__Consigne__
Réécrivez le texte sur Jeannot Szwarc de "Après des années" à "française pour Szwarc." en substituant "metteur en scène" à "réalisateur".
____ Extrait du texte
Jeannot Szwarc nous a quitté ces dernières semaines. Le grand public ne le connaît probablement pas, mais il a surement vu un épisode de séries télévisées réalisé par ses soins sans s'en rendre compte. Parmi elles, Fringe, Grey's anatomy, Columbo, Kojak, Smallville, Heroes ou encore FBI Portés disparus. Un sacré palmarès allant de 1968 à 2018, auquel se rajoute plusieurs films.
Après des années aux USA où l'un de ses plus beaux faits d'armes fut la seule bonne suite aux Dents de la mer (1978), son agent l'appelle pour travailler sur un film français nécessitant un réalisateur d'urgence. Ce film c'est La Vengeance d'une blonde (1994), satire sur la télévision écrite en grande partie par Marie-Anne Chazel et Michel Delgado. Un film convaincant sur certains aspects (le portrait constamment dégradé d'Annie Cordy, Thierry Lhermitte en savant mélange de Jean-Pierre Foucault et de Patrick Sabatier), mais qui montre vite ses limites. Néanmoins, La Vengeance d'une blonde fonctionne au box-office (2 millions d'entrées), se présentant comme le premier opus d'une drôle de trilogie française pour Szwarc.
Arrive ensuite l'à peine meilleur Hercule et Sherlock (1996), film dont le réalisateur disait à Mad Movies (*) que les personnages de Christophe Lambert et Richard Anconina étaient bien trop similaires. On ne peut pas lui donner tord (visiblement une décision de la productrice Marie-Christine de Montbrial, également scénariste du film), tant le duo manque de personnalité, au contraire des deux chiens en titre. Mais si le score est moindre par rapport au précédent film (959 090 entrées), il n'en reste pas moins correct pour cette comédie oubliable mais sans prétention.
________
____ Données fournies
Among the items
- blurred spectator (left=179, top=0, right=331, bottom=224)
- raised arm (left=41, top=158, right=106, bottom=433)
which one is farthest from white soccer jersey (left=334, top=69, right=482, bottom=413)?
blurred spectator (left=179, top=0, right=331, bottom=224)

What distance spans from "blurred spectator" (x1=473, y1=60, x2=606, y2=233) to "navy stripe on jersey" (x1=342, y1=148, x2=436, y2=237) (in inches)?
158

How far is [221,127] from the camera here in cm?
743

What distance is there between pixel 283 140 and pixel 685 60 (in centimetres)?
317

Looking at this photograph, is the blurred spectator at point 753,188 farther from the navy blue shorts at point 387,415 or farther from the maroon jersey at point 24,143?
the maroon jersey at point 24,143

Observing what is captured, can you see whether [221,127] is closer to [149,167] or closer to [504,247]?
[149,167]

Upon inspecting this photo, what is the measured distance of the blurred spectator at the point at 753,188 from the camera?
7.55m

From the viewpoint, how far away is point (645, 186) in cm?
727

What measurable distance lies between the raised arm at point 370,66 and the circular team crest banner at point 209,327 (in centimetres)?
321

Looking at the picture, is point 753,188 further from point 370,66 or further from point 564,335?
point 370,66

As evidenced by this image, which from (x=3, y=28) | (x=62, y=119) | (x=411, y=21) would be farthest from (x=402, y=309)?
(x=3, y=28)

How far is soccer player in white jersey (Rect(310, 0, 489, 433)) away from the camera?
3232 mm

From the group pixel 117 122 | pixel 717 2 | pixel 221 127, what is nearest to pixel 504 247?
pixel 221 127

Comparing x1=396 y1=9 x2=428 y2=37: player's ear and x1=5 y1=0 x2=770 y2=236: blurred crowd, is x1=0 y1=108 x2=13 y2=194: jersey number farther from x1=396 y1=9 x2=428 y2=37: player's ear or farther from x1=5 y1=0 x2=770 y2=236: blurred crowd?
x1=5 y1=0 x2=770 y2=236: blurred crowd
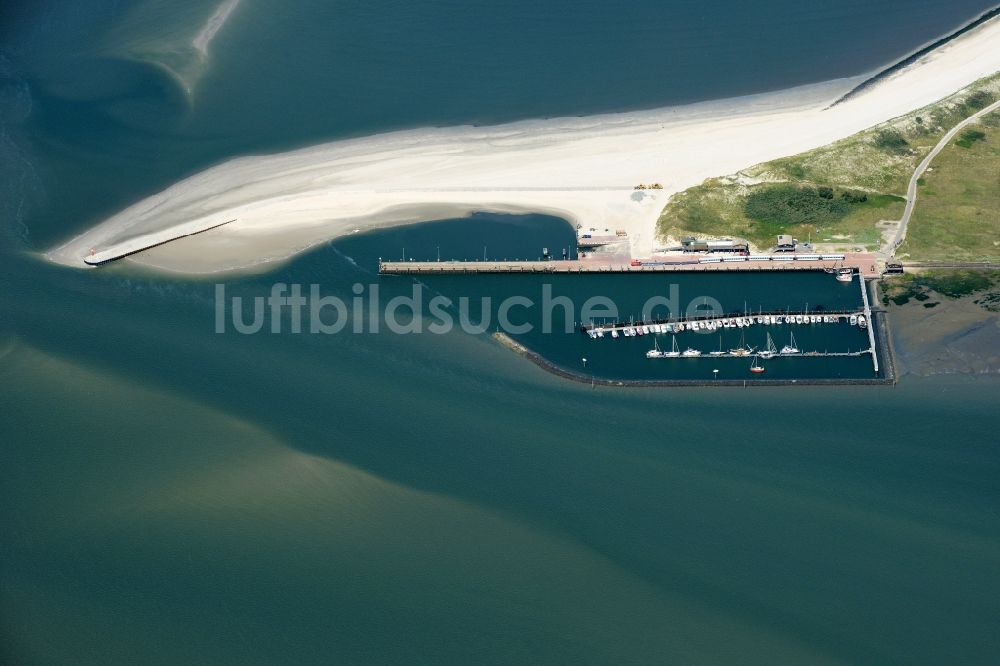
________
__Réponse__
Après des années aux USA où l'un de ses plus beaux faits d'armes fut la seule bonne suite aux Dents de la mer (1978), son agent l'appelle pour travailler sur un film français nécessitant un metteur en scène d'urgence. Ce film c'est La Vengeance d'une blonde (1994), satire sur la télévision écrite en grande partie par Marie-Anne Chazel et Michel Delgado. Un film convaincant sur certains aspects (le portrait constamment dégradé d'Annie Cordy, Thierry Lhermitte en savant mélange de Jean-Pierre Foucault et de Patrick Sabatier), mais qui montre vite ses limites. Néanmoins, La Vengeance d'une blonde fonctionne au box-office (2 millions d'entrées), se présentant comme le premier opus d'une drôle de trilogie française pour Szwarc.